• _Короткое задание 1_
Согласуются ли с текстом о рассказах Шукшина ниже утверждения (а), (б), (в)? На каждое ответьте «да» или «нет» и приведите решающие слова текста дословно в кавычках.
(а) Имя Шивы прилипло к Аркашке Кебину ещё в школе.
(б) Шива устраивает свои спектакли, чтобы повеселить людей.
(в) Бронька Пупков показывает «Покушение на Гитлера» односельчанам.
──────── Текст документа ────────
Шукшина тревожит разрушительное начало в людях; он чувствует, что стремление противоречить, подвергать все сомнению может разрушить жизненные устои и спровоцировать хаос. Построить что-то нелегко, а вот развалить можно в два счета, и кое для кого это самое милое дело – разрушать.
Неуживчивый Яковлев, в сущности, прост рядом с Аркашкой Кебиным из рассказа «Танцующий Шива». Этот – настоящий талант по части разрушения, да к тому же еще пронырливый, вездесущий, – недаром со школьной скамьи привязалось к нему имя многорукого заморского божества. Шива – даровитый лицедей, настоящий артист – пляшет, как дышит, кого хочешь, может изобразить, целые спектакли устраивает, но не затем, чтобы кого-то повеселить, а только для того, чтобы накалить обстановку, подхлестнуть страсти – глядишь, и удастся поставить людей с ног на голову, спровоцировать целое побоище, а самому отойти в сторонку и с удовольствием наблюдать за дерущимися. При этом Шиву не оставляет ощущение своей моральной правоты: честных людей, которых стоило бы пожалеть, нет и быть не может – в этом Шива глубоко убежден.
Тот самый Шукшин, который так тепло и проникновенно повествовал о «земляках» и «сельских жителях», мог быть и очень жестким, нелицеприятным, почти желчным. Он знал жизнь со всех сторон и показывал ее вот так же, всесторонне.
Есть категория писателей, которых называют рассказчиками провинциальных анекдотов. И Шукшина иной раз ставят в один ряд с ними, мол, хватает у него анекдотичных ситуаций. Но нельзя Шукшина с ними сравнивать: те ведут повествование с видимой непосредственностью, но при это остаются соглядатаями. А Шукшин просто живет рядом со своими героями, и потому анекдот оборачивается нерасчетливой правдой жизни.
Самый вроде бы анекдотичный рассказ Шукшина, пожалуй, «Миль пардон, мадам!». Налицо ироничный характер рассказа, в котором сельский житель, известный на всю округу своими охотничьими подвигами, Бронька Пупков разыгрывает перед компанией городских охотников свой коронный спектакль «Покушение на Гитлера»: мол, ему, меткому стрелку, с первого выстрела гасившего из винчестера свечу, доверено было погасить «одну зловредную свечку, которая раздула мировой пожар». И развязка тут самая что ни на есть анекдотичная: «Я стрелил… – Бронька роняет голову на грудь, долго молча плачет, скрипит здоровыми зубами, мотает безутешно головой. Поднимает голову – лицо все в слезах. И опять тихо, очень тихо, с ужасом говорит: – Я промахнулся».
──────── Исходные данные ────────
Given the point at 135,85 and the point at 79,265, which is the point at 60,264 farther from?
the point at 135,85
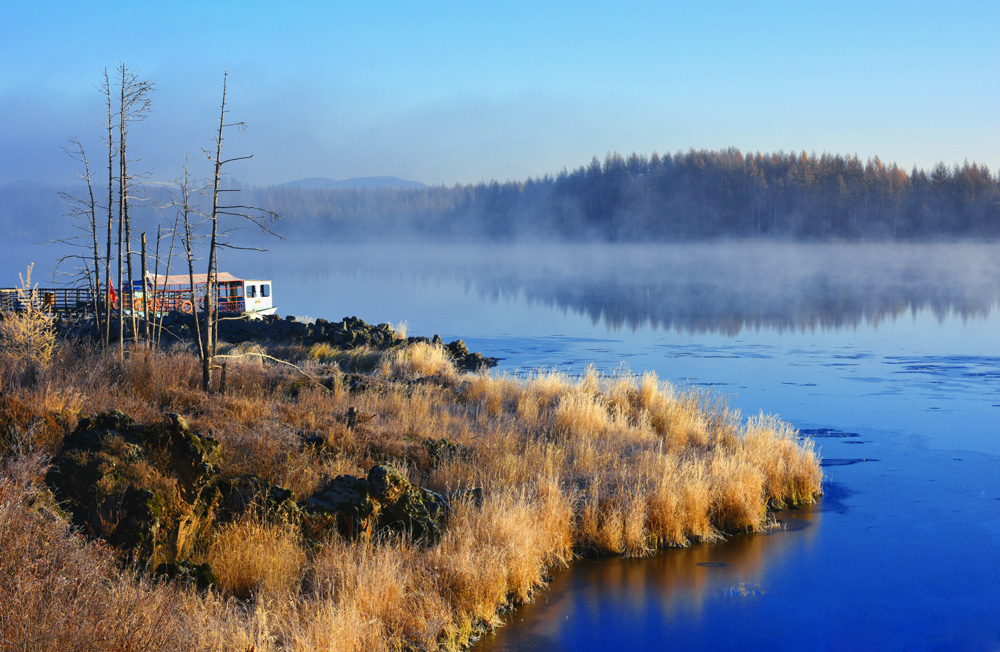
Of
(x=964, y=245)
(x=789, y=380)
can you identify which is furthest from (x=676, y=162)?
(x=789, y=380)

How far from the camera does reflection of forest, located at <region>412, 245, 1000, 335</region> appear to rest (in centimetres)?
3719

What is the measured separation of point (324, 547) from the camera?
22.9ft

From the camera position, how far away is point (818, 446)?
1381 centimetres

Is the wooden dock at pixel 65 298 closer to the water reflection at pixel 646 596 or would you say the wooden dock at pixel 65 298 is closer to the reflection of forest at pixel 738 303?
the reflection of forest at pixel 738 303

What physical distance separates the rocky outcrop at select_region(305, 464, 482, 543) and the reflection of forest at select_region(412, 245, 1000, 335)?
24.9m

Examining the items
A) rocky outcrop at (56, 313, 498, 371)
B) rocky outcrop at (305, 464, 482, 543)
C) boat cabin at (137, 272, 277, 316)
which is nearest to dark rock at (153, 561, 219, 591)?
rocky outcrop at (305, 464, 482, 543)

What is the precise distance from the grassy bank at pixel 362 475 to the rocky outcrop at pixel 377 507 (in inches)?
6.3

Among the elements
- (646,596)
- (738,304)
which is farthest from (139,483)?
(738,304)

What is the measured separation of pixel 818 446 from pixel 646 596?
23.9 ft

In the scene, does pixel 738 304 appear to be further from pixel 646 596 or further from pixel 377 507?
pixel 377 507

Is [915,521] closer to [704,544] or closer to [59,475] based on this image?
[704,544]

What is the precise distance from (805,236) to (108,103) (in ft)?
375

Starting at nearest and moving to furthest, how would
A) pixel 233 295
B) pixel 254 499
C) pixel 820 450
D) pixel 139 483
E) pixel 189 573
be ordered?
pixel 189 573 < pixel 139 483 < pixel 254 499 < pixel 820 450 < pixel 233 295

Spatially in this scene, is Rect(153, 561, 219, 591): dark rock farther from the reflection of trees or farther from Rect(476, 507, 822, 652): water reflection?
the reflection of trees
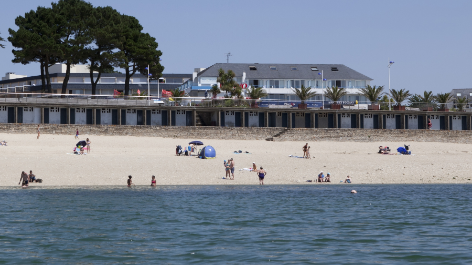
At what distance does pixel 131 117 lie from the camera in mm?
56219

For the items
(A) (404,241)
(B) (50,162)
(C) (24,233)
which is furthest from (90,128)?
(A) (404,241)

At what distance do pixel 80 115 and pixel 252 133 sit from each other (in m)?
16.5

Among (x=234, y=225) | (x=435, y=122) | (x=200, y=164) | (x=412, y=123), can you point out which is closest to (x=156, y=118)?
(x=200, y=164)

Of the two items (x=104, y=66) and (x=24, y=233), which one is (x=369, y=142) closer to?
(x=104, y=66)

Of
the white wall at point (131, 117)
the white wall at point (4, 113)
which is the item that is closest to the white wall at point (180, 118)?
the white wall at point (131, 117)

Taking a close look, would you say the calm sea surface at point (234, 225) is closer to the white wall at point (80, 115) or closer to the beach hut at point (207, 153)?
the beach hut at point (207, 153)

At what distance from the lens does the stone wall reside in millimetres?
52625

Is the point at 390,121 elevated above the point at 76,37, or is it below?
below

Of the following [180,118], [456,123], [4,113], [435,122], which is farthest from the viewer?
[456,123]

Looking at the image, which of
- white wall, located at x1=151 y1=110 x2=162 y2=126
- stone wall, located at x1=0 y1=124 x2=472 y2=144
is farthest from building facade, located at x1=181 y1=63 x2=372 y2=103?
stone wall, located at x1=0 y1=124 x2=472 y2=144

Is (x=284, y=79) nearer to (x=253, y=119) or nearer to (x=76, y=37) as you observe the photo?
(x=253, y=119)

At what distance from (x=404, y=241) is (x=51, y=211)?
14.5m

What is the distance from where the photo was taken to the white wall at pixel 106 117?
5556 centimetres

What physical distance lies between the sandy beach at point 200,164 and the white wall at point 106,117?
6.24 meters
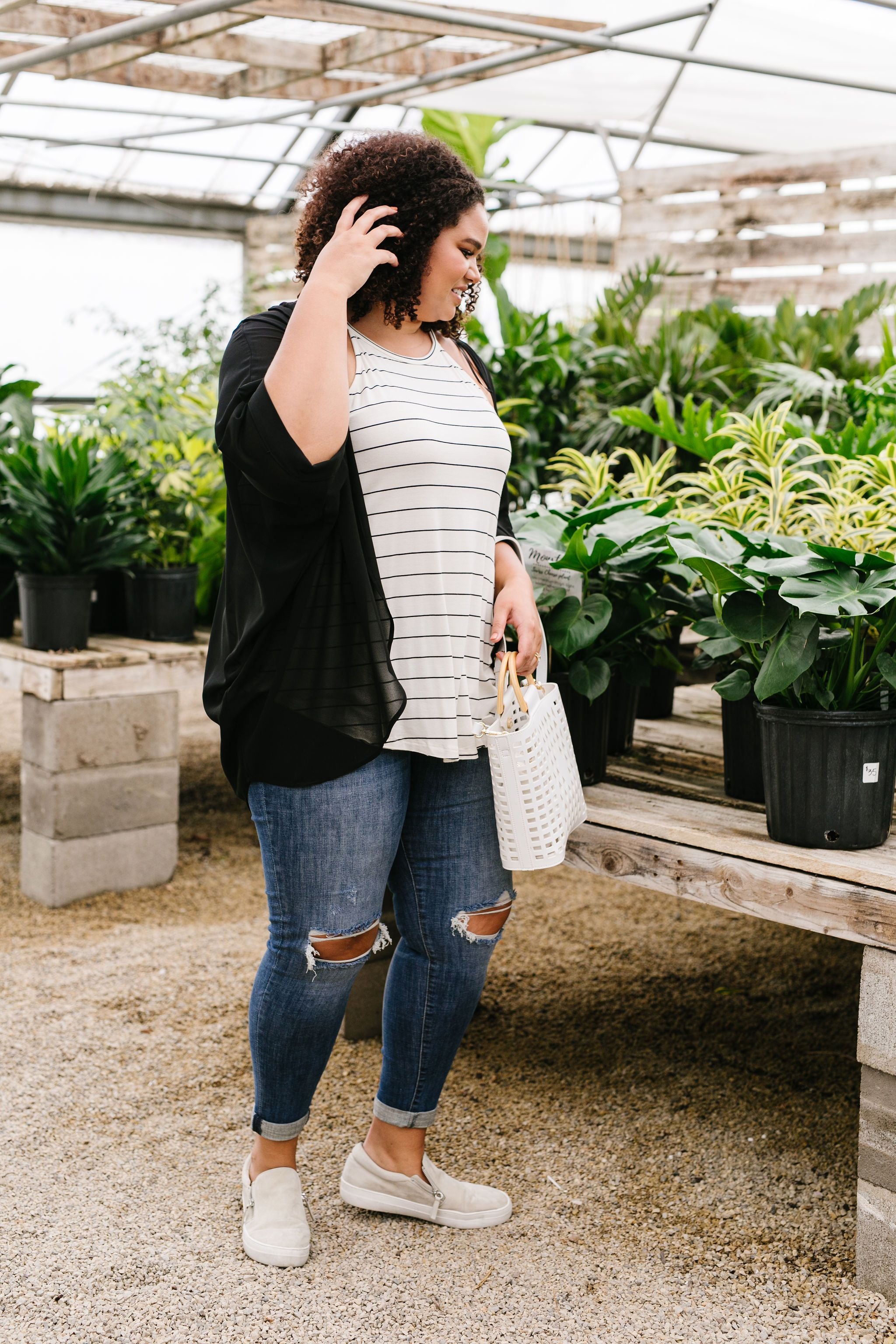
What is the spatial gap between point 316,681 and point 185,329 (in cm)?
442

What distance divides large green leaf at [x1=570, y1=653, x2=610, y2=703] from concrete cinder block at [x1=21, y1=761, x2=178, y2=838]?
1657mm

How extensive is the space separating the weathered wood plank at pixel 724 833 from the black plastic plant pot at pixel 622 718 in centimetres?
19

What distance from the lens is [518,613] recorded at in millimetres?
1740

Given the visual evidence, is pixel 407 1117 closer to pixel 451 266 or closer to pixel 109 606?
pixel 451 266

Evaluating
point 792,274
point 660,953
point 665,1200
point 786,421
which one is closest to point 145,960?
point 660,953

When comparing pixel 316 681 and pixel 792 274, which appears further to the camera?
pixel 792 274

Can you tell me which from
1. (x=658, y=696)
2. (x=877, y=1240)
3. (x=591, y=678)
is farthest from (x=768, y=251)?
(x=877, y=1240)

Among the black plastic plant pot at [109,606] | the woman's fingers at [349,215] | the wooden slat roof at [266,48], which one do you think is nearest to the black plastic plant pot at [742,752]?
the woman's fingers at [349,215]

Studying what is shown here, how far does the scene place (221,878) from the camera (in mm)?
3539

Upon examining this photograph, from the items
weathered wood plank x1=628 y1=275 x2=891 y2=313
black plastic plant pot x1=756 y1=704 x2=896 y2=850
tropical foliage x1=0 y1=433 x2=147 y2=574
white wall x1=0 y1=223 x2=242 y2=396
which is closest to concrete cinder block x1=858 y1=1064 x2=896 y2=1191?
black plastic plant pot x1=756 y1=704 x2=896 y2=850

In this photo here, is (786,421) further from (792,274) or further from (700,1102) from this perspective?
(792,274)

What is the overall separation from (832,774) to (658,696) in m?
0.93

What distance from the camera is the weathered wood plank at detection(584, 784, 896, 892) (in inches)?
66.6

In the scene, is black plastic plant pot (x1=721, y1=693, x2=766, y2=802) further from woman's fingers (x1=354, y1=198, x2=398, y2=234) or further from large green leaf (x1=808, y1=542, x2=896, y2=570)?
woman's fingers (x1=354, y1=198, x2=398, y2=234)
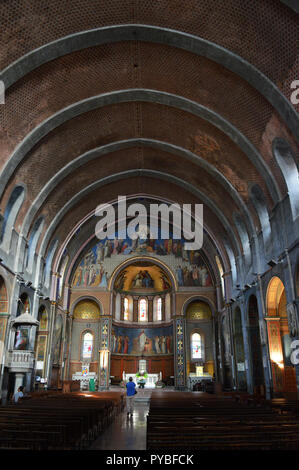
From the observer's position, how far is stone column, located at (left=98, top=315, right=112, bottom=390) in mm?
29219

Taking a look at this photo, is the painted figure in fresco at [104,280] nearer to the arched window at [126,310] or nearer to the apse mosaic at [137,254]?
the apse mosaic at [137,254]

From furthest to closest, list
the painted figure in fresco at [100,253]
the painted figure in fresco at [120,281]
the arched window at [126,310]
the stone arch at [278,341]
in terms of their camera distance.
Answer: the arched window at [126,310] → the painted figure in fresco at [120,281] → the painted figure in fresco at [100,253] → the stone arch at [278,341]

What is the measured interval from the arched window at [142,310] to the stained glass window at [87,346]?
18.8 feet

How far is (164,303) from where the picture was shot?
3525cm

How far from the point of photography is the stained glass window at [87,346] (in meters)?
31.6

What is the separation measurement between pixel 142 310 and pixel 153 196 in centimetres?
1348

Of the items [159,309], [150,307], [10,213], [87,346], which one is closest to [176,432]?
[10,213]

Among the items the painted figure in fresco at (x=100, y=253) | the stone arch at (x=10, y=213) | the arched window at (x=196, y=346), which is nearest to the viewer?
the stone arch at (x=10, y=213)

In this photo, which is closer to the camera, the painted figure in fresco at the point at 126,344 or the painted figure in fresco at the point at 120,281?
the painted figure in fresco at the point at 126,344

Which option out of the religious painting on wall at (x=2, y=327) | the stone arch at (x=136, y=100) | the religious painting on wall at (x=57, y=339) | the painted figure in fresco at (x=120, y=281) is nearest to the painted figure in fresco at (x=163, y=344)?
the painted figure in fresco at (x=120, y=281)

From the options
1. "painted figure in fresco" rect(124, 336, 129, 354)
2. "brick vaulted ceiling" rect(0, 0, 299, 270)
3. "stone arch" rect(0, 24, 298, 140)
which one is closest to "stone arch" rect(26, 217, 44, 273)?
"brick vaulted ceiling" rect(0, 0, 299, 270)

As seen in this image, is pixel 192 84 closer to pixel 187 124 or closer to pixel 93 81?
pixel 187 124

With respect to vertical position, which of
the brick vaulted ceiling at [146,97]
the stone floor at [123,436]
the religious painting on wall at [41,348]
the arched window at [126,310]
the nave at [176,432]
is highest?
the brick vaulted ceiling at [146,97]

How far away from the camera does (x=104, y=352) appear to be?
29.9 m
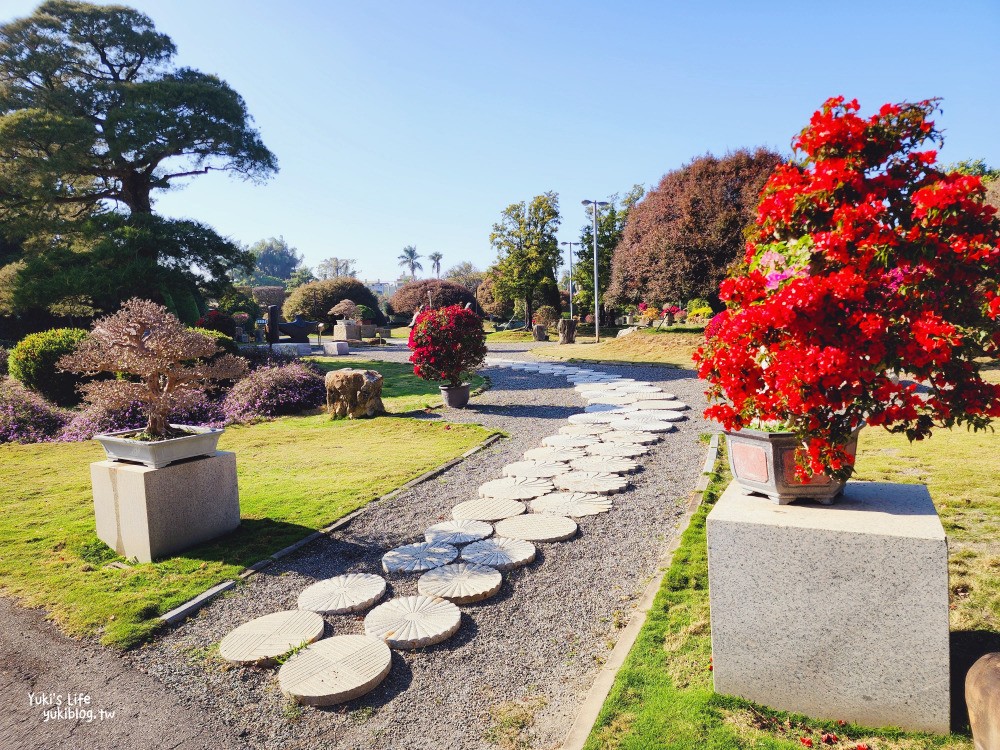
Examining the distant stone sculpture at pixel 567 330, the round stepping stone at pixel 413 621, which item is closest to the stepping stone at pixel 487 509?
the round stepping stone at pixel 413 621

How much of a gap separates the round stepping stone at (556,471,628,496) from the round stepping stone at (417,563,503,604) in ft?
5.74

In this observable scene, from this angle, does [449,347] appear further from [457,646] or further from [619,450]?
[457,646]

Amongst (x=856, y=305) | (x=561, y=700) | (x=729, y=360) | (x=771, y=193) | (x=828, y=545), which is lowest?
(x=561, y=700)

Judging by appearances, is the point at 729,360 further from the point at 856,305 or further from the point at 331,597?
the point at 331,597

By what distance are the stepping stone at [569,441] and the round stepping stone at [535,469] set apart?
28.9 inches

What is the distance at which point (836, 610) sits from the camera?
223 centimetres

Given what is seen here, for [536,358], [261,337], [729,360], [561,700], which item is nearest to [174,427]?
[561,700]

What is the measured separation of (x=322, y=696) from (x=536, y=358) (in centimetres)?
1681

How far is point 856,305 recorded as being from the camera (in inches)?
87.8

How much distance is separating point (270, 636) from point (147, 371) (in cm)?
249

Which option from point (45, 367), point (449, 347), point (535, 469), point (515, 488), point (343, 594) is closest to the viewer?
point (343, 594)

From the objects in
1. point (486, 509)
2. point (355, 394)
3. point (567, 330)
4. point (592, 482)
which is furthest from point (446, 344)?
point (567, 330)

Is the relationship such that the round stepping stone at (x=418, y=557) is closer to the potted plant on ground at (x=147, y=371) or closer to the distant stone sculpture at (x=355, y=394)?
the potted plant on ground at (x=147, y=371)

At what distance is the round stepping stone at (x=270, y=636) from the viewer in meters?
2.92
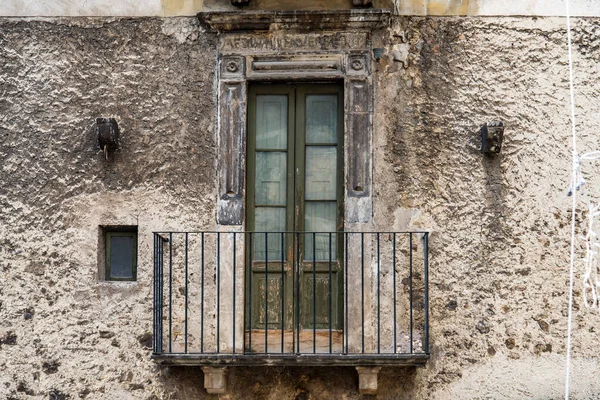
────────
• _Короткое задание 2_
Найдите все строки записей, в которых есть слово «potted», и перепишите каждую из них целиком.

• _Полное решение 1_
(а) Да: «недаром со школьной скамьи привязалось к нему имя многорукого заморского божества».
(б) Нет: «но не затем, чтобы кого-то повеселить, а только для того, чтобы накалить обстановку».
(в) Нет: «разыгрывает перед компанией городских охотников свой коронный спектакль «Покушение на Гитлера»».

• _Полное решение 2_
Is the relationship such that the round stepping stone at (x=418, y=557) is closer to the potted plant on ground at (x=147, y=371) or closer to the distant stone sculpture at (x=355, y=394)?
the potted plant on ground at (x=147, y=371)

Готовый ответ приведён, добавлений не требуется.